### AVAILABLE RECORDS

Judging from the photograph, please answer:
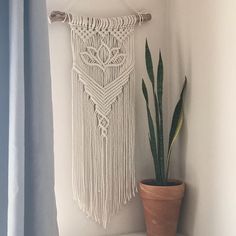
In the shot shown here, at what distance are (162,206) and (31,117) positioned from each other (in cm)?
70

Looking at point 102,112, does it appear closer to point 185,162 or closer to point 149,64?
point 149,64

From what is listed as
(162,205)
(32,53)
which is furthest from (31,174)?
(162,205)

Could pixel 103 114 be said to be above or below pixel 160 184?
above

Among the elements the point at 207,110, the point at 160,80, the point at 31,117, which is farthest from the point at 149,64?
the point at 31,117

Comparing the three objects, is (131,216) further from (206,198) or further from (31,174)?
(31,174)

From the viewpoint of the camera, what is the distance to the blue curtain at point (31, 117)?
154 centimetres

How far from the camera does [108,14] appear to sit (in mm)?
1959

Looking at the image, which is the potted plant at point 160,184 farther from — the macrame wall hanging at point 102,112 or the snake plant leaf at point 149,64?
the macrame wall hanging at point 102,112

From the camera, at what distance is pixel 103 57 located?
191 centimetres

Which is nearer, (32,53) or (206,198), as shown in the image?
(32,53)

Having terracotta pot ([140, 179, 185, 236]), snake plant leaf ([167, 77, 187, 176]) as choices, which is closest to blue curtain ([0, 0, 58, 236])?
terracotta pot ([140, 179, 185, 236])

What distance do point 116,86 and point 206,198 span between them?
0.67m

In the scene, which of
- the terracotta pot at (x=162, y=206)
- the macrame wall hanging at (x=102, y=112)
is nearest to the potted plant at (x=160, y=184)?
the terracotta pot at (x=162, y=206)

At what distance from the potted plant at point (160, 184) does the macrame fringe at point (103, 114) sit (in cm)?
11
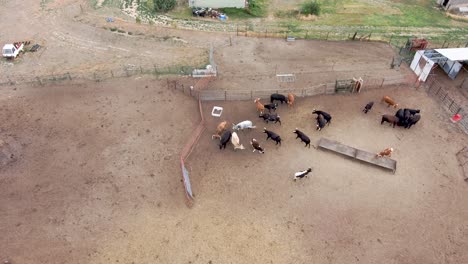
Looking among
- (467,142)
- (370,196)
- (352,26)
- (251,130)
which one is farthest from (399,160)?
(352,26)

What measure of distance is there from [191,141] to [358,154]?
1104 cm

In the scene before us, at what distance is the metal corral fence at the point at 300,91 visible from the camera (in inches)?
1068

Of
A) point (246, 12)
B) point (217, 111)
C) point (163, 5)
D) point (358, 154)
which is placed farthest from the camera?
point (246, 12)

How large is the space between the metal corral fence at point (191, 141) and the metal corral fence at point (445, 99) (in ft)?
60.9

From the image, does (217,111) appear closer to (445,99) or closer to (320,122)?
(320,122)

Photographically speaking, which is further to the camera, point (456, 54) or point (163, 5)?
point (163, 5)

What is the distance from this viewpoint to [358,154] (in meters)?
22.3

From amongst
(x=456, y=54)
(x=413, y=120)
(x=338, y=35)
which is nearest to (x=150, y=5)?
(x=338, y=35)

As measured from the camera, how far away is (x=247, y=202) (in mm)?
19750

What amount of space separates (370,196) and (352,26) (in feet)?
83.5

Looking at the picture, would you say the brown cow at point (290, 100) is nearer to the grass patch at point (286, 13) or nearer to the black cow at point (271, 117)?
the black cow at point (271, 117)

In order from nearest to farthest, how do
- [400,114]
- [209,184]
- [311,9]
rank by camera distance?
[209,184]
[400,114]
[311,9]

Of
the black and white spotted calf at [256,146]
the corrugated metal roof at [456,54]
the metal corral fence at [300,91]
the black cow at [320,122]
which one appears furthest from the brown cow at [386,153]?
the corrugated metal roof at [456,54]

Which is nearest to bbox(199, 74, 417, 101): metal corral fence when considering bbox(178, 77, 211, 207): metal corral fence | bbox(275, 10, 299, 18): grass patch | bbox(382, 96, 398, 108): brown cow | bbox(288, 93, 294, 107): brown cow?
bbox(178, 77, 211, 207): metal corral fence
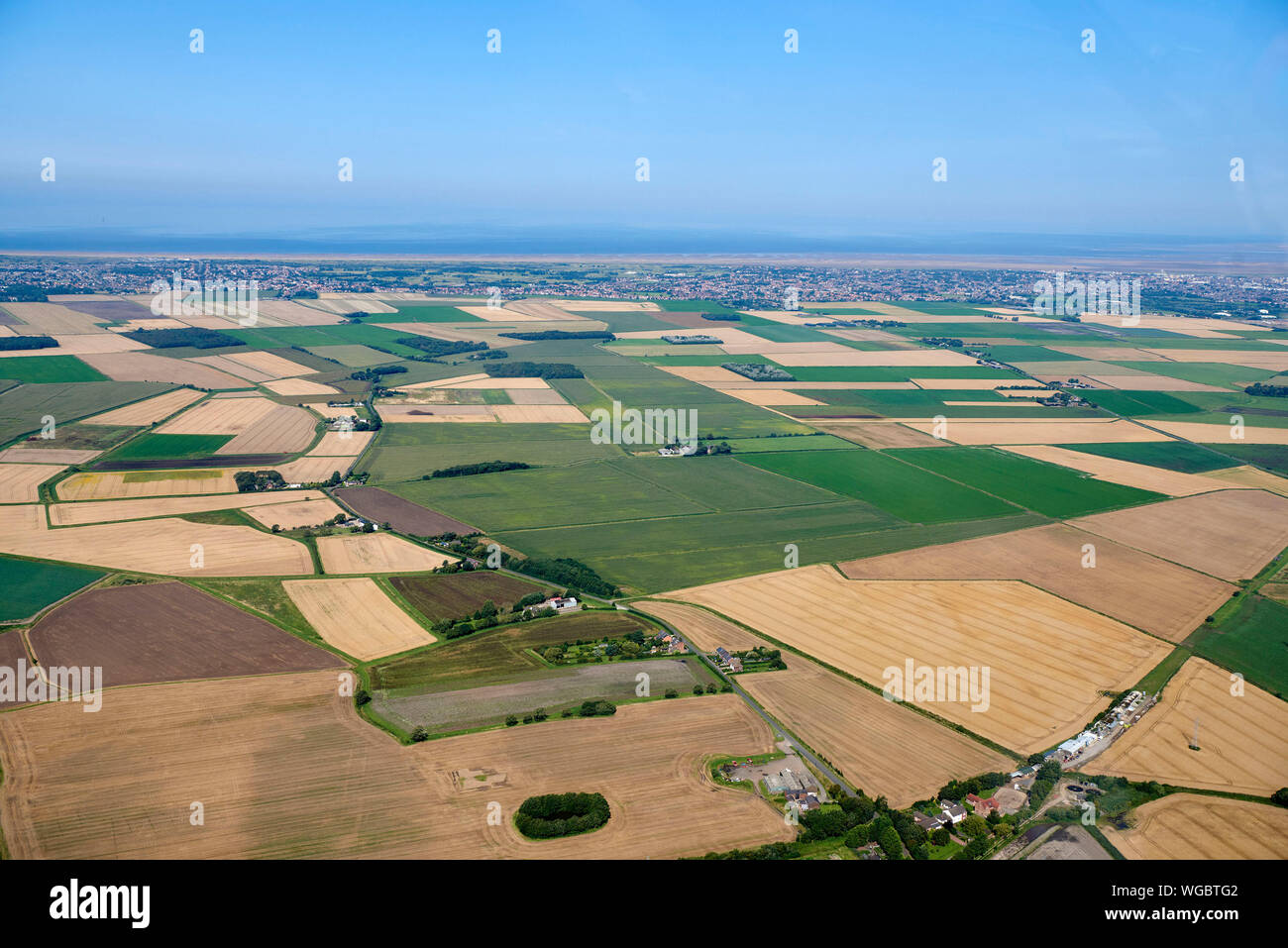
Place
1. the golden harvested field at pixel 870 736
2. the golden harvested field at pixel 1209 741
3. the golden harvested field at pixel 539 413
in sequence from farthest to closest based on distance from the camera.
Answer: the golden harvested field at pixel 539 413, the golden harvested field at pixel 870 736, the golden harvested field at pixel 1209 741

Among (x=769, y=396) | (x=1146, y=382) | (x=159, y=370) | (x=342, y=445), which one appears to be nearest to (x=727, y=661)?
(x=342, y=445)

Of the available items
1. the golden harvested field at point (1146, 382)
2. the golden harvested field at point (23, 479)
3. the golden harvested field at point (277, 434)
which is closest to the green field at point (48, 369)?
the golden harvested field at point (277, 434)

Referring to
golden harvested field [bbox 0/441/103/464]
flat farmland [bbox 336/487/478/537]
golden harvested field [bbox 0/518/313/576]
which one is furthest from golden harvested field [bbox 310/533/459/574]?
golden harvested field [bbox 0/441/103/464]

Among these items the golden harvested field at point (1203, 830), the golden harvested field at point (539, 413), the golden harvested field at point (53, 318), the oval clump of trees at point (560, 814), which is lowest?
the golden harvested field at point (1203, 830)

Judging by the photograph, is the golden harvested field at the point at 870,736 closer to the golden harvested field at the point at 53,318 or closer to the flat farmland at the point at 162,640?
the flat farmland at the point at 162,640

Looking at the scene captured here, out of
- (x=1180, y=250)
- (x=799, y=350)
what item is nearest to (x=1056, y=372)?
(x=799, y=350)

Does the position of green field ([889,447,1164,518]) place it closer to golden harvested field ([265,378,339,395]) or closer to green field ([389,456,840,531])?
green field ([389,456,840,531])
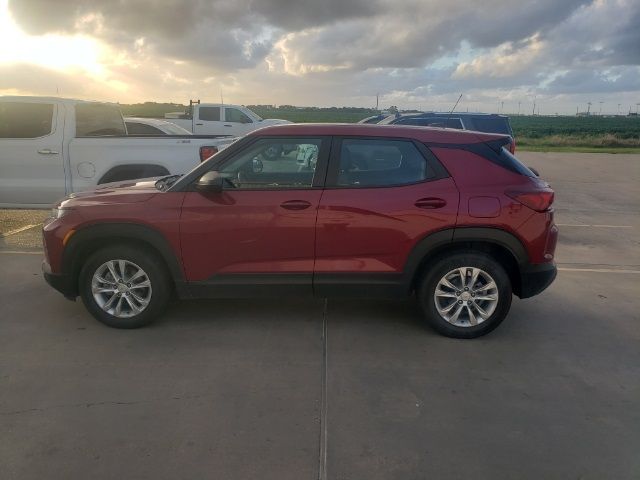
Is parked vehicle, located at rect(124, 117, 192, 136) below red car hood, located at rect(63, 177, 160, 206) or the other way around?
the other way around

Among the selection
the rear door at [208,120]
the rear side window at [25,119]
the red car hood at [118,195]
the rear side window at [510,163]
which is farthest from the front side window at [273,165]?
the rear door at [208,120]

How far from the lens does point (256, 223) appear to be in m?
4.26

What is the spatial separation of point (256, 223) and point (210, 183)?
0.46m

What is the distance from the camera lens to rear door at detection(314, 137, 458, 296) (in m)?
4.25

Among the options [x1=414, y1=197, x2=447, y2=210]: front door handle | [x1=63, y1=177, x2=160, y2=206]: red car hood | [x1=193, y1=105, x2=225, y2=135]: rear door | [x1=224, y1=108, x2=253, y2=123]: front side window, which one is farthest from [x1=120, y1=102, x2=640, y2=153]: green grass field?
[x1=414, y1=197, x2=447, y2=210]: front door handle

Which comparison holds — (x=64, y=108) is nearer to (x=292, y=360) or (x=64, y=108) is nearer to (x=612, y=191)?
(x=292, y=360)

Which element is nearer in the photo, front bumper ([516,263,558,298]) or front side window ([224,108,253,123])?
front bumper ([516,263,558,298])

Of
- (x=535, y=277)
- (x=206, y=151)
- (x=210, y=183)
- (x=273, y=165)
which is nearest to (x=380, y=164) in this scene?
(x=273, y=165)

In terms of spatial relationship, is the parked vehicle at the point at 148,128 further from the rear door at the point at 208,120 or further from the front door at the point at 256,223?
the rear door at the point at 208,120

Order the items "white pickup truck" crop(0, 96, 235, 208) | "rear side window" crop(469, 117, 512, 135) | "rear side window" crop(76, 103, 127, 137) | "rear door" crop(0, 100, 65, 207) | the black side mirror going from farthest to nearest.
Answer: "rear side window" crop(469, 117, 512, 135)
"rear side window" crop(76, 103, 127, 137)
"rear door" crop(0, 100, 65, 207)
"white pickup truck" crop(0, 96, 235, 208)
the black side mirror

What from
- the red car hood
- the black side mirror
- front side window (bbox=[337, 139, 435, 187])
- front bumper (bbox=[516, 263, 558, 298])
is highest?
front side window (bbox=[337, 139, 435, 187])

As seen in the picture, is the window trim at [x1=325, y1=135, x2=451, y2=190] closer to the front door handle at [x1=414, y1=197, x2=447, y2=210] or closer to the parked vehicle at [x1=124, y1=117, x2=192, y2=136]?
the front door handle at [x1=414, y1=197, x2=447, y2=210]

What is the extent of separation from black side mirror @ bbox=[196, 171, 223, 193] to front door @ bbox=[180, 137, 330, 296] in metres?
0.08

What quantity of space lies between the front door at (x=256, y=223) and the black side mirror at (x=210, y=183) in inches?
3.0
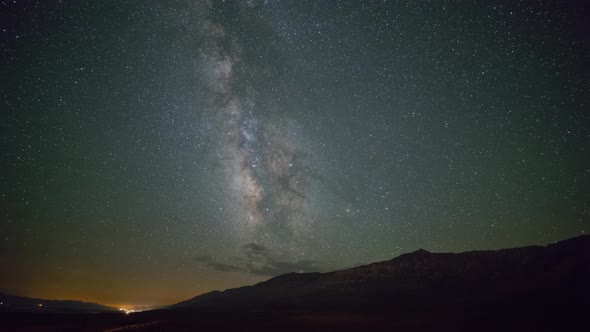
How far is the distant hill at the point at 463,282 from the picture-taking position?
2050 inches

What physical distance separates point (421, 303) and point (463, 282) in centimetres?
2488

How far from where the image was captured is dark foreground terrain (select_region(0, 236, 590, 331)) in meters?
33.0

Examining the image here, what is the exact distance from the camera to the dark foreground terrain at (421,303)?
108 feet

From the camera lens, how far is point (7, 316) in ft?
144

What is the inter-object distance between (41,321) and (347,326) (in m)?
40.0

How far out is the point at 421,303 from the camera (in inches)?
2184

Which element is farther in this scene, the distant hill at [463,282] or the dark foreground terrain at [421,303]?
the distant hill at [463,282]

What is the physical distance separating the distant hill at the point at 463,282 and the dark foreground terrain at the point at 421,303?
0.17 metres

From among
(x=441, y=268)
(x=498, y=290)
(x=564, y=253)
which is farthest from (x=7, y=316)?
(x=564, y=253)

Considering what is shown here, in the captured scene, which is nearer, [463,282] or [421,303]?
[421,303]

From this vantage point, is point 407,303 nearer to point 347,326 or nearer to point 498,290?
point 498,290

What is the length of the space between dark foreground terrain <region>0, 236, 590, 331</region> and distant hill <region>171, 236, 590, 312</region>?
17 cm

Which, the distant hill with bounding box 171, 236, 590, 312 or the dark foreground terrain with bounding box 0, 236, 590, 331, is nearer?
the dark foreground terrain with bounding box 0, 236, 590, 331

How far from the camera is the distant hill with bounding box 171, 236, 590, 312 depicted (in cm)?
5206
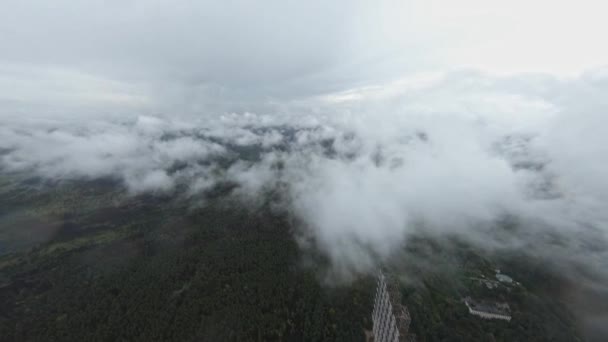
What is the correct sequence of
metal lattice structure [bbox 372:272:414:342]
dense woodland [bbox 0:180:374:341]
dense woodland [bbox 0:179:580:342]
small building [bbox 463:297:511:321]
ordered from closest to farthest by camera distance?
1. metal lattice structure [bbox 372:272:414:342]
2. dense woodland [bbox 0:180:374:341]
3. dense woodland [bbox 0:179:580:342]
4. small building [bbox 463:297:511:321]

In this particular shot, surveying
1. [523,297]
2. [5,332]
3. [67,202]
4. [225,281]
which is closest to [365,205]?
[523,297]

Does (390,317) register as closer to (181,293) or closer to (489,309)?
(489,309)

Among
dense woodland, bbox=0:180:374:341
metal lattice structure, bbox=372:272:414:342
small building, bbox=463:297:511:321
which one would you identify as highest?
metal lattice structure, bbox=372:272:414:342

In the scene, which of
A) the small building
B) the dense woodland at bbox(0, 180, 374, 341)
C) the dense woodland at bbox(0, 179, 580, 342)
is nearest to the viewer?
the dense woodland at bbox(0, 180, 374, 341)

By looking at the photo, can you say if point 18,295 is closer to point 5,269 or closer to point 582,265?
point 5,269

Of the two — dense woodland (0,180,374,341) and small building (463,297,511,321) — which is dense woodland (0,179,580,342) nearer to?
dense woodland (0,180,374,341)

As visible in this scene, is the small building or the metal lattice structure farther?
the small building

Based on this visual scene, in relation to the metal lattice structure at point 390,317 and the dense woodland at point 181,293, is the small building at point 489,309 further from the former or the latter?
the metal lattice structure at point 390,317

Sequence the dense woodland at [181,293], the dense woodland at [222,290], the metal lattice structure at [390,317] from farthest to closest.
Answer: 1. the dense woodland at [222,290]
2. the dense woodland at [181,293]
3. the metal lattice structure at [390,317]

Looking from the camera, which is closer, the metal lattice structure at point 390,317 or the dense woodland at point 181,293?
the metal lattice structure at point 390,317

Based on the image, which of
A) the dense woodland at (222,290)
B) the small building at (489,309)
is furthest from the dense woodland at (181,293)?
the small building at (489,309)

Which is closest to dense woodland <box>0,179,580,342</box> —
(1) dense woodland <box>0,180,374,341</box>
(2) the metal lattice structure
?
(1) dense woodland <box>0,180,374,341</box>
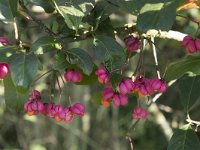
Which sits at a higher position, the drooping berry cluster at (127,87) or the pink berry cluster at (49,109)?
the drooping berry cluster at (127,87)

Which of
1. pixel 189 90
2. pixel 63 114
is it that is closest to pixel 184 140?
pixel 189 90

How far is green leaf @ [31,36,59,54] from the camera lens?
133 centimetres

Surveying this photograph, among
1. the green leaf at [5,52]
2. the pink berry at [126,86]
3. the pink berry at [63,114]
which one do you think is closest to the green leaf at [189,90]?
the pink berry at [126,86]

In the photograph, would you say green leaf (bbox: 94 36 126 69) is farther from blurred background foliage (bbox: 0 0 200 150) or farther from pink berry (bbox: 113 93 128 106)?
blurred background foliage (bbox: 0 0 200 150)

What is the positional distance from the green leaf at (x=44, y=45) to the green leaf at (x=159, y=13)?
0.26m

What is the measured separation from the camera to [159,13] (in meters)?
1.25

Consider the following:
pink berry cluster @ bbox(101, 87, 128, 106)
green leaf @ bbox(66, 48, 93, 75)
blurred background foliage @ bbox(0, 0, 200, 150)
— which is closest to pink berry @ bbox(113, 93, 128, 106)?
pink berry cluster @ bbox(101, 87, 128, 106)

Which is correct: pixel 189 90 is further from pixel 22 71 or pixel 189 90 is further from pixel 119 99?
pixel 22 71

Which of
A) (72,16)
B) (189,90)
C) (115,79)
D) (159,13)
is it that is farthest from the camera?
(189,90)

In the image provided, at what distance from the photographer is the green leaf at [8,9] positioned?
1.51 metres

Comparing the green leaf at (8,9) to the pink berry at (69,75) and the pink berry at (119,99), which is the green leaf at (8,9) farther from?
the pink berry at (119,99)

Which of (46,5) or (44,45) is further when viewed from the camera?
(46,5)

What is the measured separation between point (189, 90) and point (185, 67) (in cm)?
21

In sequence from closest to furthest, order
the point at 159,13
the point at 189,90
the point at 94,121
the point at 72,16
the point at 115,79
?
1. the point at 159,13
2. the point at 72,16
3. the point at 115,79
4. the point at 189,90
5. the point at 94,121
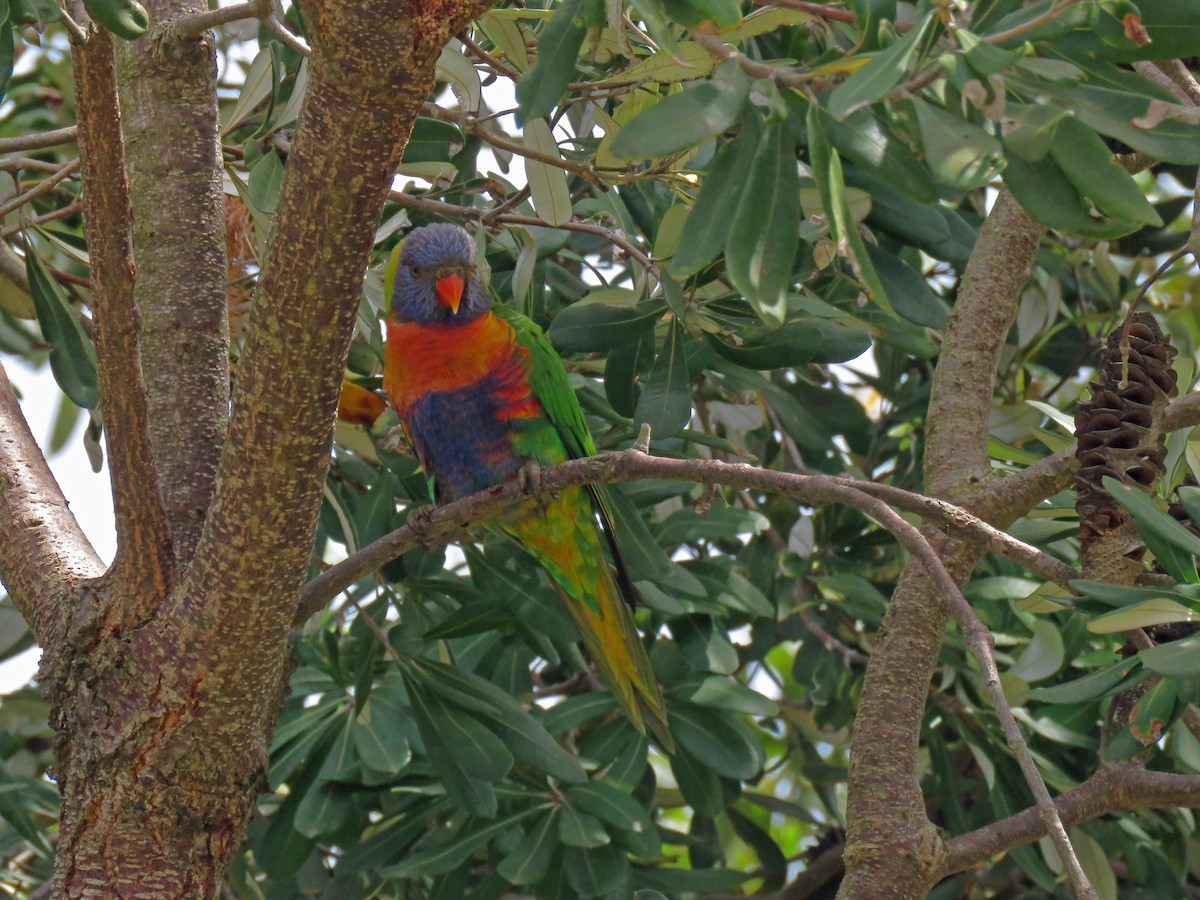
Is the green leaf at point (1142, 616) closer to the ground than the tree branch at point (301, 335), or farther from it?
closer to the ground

######

WHAT YOU WILL DO: Starting at the line that holds "In the photograph, would", copy each line exactly through the end of the listing, both ends included. Leave the pictures out.

FINAL ANSWER:
In the photograph, would you say green leaf (bbox: 94 36 126 69) is farther from blurred background foliage (bbox: 0 0 200 150) or farther from pink berry (bbox: 113 93 128 106)?
blurred background foliage (bbox: 0 0 200 150)

What is the positional distance from the green leaf at (x=44, y=45) to the green leaf at (x=159, y=13)?
0.26m

What is the measured separation from the camera to [159,13] (in meters)?
1.25

Consider the following:
pink berry cluster @ bbox(101, 87, 128, 106)
green leaf @ bbox(66, 48, 93, 75)
blurred background foliage @ bbox(0, 0, 200, 150)
— which is closest to pink berry @ bbox(113, 93, 128, 106)?
pink berry cluster @ bbox(101, 87, 128, 106)

Which is correct: pixel 189 90 is further from pixel 22 71 or pixel 189 90 is further from pixel 119 99?
pixel 22 71

Which of
A) (72,16)
B) (189,90)
C) (115,79)
D) (159,13)
is it that is farthest from the camera?
(189,90)

In the image provided, at what distance from the photographer is the green leaf at [8,9] positioned?
1.51 metres

Comparing the green leaf at (8,9) to the pink berry at (69,75) and the pink berry at (119,99), which is the green leaf at (8,9) farther from?
the pink berry at (119,99)

Which of (46,5) or (44,45) is further when viewed from the camera?
(46,5)

What is the measured separation between point (189, 90) and point (185, 67) (in cm)?
21

In sequence from closest to furthest, order
the point at 159,13
the point at 189,90
the point at 94,121
the point at 72,16
the point at 115,79
?
1. the point at 159,13
2. the point at 72,16
3. the point at 115,79
4. the point at 189,90
5. the point at 94,121
Is the green leaf at point (1142, 616) closer to the ground than the tree branch at point (301, 335), or farther from it?
closer to the ground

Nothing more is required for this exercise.